***** Document section *****

Big Opening for Epilogue to ‘The Laramie Project’




The creators of “The Laramie Project,” the acclaimed play about the 1998 murder of a 21-year-old gay man, Matthew Shepard,
are finishing work on an 80-minute epilogue to the original work that
will be given its debut simultaneously at dozens of theaters across the
United States on Oct. 12, the 11th anniversary of Mr. Shepard’s death.

Moisés Kaufman,
the playwright and director who, with his Tectonic Theater Project
company, wrote and produced the first “Laramie Project,” said the
epilogue would explore the impact of the Shepard killing on the
residents of Laramie, Wyo., where it occurred. The dialogue will be
drawn from interviews with dozens of people there, some of whom were
involved in the crime, including Aaron McKinney, who was convicted of
murdering Mr. Shepard and who gave an interview to the Tectonic artists.

“We
wanted to see what occurs in a small town in the long run when it’s
been subject to such a devastating event,” Mr. Kaufman said in an
interview. “What has been the long-lasting effect of this watershed
moment? Is the fallout of these events positive, negative or perhaps a
better question, is it measurable in those terms?”

In holding
multiple premieres of the play on the same night, Mr. Kaufman said he
was taking a page from the Federal Theater Project, the New Deal
program that often opened plays in a multitude of cities on the same
night.

Tectonic’s goal is to recruit 100 regional theaters,
universities and other arts organizations to hold staged readings of
the work, which is called “The Laramie Project — 10 Years Later.” More
than 40 theaters have committed to the readings, including Arena Stage
in Washington, Seattle Repertory Theater, Berkeley Repertory Theater
and the Gay Men’s Chorus of Los Angeles. The Tectonic company will hold
its performance in Alice Tully Hall at Lincoln Center.

“We’re
also taking advantage of contemporary technology so that at the New
York performance we’ll be connected to the other productions across the
nation via the Internet,” Mr. Kaufman said. “We’re giving each
production a video recorder so that they can document the event, and
we’ll be answering questions live from across the country,” after the
performances on Oct. 12, a Monday.

Mr. Kaufman and his epilogue
co-writers — Stephen Belber, Leigh Fondakowski, Andy Paris and Greg
Pierotti — returned to Laramie last fall to reinterview several
townspeople who originally gave accounts to Tectonic in 1998 about Mr.
Shepard, Mr. McKinney and the events preceding and following the
murder. Those accounts were threaded together verbatim to create “The
Laramie Project,” which has had several thousand productions since it
opened Off Broadway in 2000.

In writing the new work Mr. Kaufman
and his colleagues said they would reflect the range of views currently
held by Laramie residents and others about whether Mr. Shepard’s murder
was a hate crime by two homophobic men (Mr. McKinney and his
accomplice, Russell Henderson) or the result of a botched attempt by
the two men to rob Mr. Shepard.

***** Record extracts *****

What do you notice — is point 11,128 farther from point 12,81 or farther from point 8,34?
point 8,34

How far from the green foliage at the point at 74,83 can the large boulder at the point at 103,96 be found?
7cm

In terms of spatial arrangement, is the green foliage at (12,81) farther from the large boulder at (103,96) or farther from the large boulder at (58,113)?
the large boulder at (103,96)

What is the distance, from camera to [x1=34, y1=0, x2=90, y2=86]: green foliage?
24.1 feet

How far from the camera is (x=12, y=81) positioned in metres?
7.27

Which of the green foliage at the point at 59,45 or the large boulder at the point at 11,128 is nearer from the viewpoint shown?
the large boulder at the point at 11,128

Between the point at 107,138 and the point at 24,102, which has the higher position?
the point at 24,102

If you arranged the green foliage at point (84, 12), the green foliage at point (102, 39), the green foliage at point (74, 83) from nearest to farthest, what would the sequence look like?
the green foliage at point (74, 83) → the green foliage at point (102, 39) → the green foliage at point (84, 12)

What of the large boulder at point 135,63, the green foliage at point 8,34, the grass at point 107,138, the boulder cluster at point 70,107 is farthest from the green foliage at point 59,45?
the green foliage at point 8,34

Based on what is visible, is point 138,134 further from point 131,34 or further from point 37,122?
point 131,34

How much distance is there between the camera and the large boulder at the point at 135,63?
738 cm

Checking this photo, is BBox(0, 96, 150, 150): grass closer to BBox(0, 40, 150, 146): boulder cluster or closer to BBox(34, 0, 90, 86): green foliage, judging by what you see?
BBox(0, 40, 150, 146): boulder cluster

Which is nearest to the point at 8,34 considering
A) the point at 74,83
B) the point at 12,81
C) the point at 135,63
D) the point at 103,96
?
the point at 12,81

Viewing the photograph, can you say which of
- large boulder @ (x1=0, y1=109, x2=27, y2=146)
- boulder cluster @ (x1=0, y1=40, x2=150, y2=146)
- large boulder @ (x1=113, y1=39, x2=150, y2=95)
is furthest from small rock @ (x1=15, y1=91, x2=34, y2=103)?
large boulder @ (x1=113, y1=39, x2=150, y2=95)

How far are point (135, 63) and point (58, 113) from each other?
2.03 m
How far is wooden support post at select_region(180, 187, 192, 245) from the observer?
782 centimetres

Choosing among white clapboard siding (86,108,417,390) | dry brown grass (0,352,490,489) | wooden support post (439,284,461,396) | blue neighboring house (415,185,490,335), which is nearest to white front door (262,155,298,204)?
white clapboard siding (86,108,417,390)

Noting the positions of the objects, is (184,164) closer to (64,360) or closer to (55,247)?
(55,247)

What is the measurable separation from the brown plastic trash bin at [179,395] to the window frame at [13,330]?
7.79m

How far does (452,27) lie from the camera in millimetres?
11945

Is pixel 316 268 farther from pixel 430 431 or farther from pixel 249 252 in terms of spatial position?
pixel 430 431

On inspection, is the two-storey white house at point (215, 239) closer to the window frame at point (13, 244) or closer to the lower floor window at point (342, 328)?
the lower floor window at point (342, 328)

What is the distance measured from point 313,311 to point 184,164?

*****

* To do *
Pick up the news article on the epilogue to "The Laramie Project" after its final sentence and continue it.

* Result of this exercise *
Some Laramie residents, in
defending their community during the interviews last fall, argued that
they had come to see the motives and circumstances leading to the
murder as more complicated than a hate crime. But others there insisted
that Mr. McKinney and Mr. Henderson had been driven by their personal
disgust toward Mr. Shepard, who was well known as an openly gay man in
their town.

Mr. Kaufman declined to reveal details of the
interview with Mr. McKinney, who, like Mr. Henderson, is now serving
two consecutive life sentences. The two men lured Mr. Shepard from a
Laramie bar on the night of Oct. 6, 1998; Mr. Shepard was ultimately
tied to a fence, pistol-whipped and left to die.

“As always, what
we found defied expectations,” Mr. Kaufman said. “It’s a fallacy to try
to define Laramie the way one would describe an individual. There are
27,000 people in Laramie. There are at least 27,000 Laramies.”

“But
one of the things that was very clear from the start is the question of
how does one measure change,” he continued. “Is it in the number of
public monuments that have been erected? Is it in the number of laws
that have been passed? Is it in the number of people whose views have
been changed?”

Natalie Bohnet, executive director of UApresents, which will stage the reading at a 2,500-seat theater at the University of Arizona,
in Tucson, said the campus is expected to sponsor other events in
conjunction with the performance in hopes of turning that Columbus Day
weekend in October into “a major learning experience.”

“We’ll
have some professors of constitutional law holding a forum, and
students on campus are expected to hold their own events, so we can
look more deeply at hate crimes in America and issues of justice,” she
said.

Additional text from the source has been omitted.